Did you re-build the carbs - and have you tried (before anything else....) hooking up a known good fuel tank and line to see if you've got fuel troubles (the boat end of things..). Most pros I know will do that as a first step to make sure you have a "motor problem" and not a "boat problem"... Hope this helps and must admit - don't think I'd ever want to attempt to re-build a carburetor without a pro at my elbow to take me through it step by step...

"Aren't boats fun?"


----------



## bryson (Jun 22, 2015)

Yes, first test run was a brand new tank and short pre-made fuel line. Then the tank was installed with a longer (also new) fuel line and a filter/water separator. No noticeable difference between the two setups.

The carbs were "rebuilt" in that all available passageways were cleaned and a rebuild kit was installed, which really only replaces gaskets and float needles. Jets and nozzles were not replaced. Pilot screws adjusted per the manual.


----------



## Smackdaddy53 (Dec 31, 2012)

You need to pull the carbs and do a proper rebuild. That entails pulling the jets and cleaning them. Jusf a little varnish or buildup will cause the engine to run like crap. That’s the heart. 
Get a gallon of ChemDip and soak all metal parts in it for 30-45 minutes then spray them with carb cleaner and reinstall all seals and gaskets. Carb kits are cheap so use Yamaha, no aftermarket junk to save $10...ask how I know!


----------



## LowHydrogen (Dec 31, 2015)

Seen this before, had one of these motors for a LOOOONG time. I won't bet the farm on it but I'd bet my next paycheck.

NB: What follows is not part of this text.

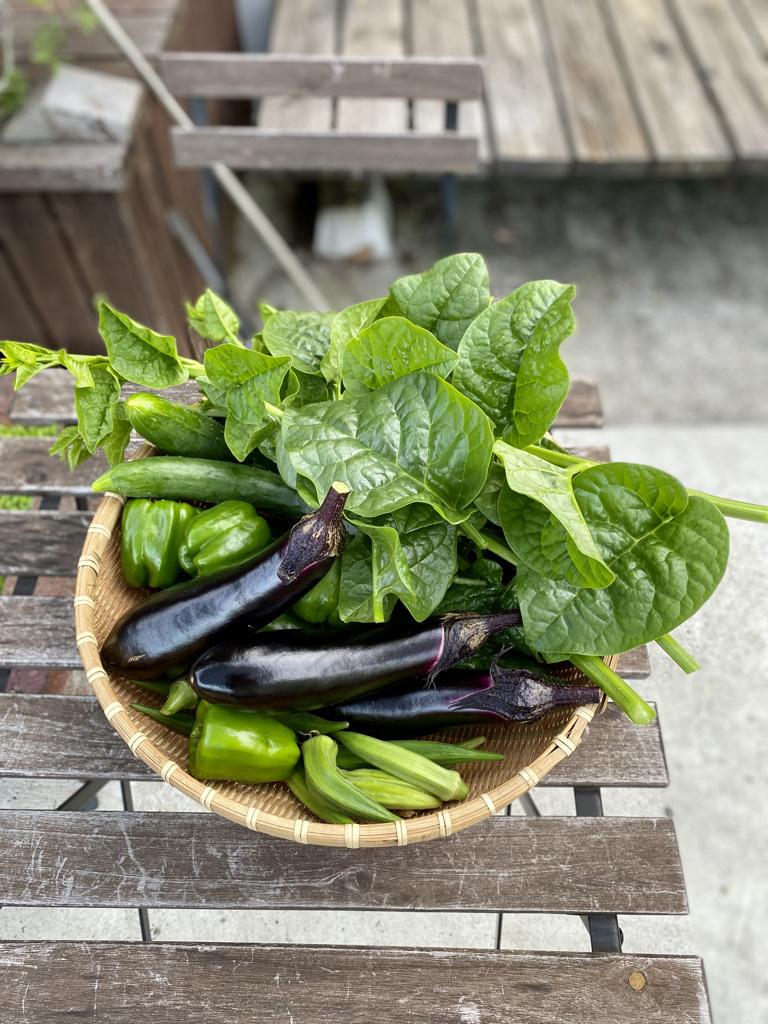 朝の収穫 〜夏野菜とブルーベリーと〜_c0334574_13160527.jpeg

If it's not needle and seats flooding the carb (I'm guessing it's not if you just checked all that)....

CYL 1 & 2 are still firing but way rich that's why they're black, CYL 3 is already fouled, that's why it's wet (not burning the fuel anymore).

You air idle mix (pilot) screw is likely too far out (OR) they were over tightened in the past and when they are out to spec they are still dumping too much fuel due to flared seat and dished needle (they're brass).

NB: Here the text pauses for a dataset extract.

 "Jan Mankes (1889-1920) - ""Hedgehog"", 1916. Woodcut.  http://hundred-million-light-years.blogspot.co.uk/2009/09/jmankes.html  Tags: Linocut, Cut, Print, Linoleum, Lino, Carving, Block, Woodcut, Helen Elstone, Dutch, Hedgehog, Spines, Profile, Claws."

Run them all the way in then back them out in 1/2 turn increments until it'll run. Run it for a couple min then pull and read the plugs. Continue until you get a combination of proper running and correct color on the plugs. Make note of how many turns this is because your motor will be unique to this setting and any time you take it in for a carb clean they're going to screw it up because they're going to set it to factory setting.


----------



## LowHydrogen (Dec 31, 2015)

Forgot to mention you should start that ^^ process with fresh plugs. I recommend NGK B7HS

Good luck let us know what you figure out.

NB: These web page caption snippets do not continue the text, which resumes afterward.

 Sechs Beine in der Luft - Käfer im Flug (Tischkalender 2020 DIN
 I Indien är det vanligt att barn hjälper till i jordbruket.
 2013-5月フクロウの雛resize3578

Edit to add: if I'm right you're going to have to back the idle way down once the idle mix screw is adjusted correctly. It was idling low like you described because you were drowning the plugs but not giving them any air (throttle blades closed w/ too much fuel). 

Once the screw is right it'll be idling leaner and trying to rev up, if so you'll know you're on the right track.


----------



## bryson (Jun 22, 2015)

@Smackdaddy53 We didn't pull the jets out initially since we didn't want to risk stripping any threads or breaking anything off, but they were cleaned while we had the carbs apart, and it seemed like everything was alright. The Yamaha "carb kit" was surprisingly light -- basically just new floats and needles. New jets are $30 per carb. New pilot screws are $20 per carb. I don't want to throw $150 worth of parts at it unless I know it's the problem, so hopefully I can reuse most of what I have after I disassemble it a bit more (or hopefully I find something that's clearly the problem). The fact that she's running rich rather than lean was making me look away from the fuel pathways, though there may be something in one of the vacuum ports or something.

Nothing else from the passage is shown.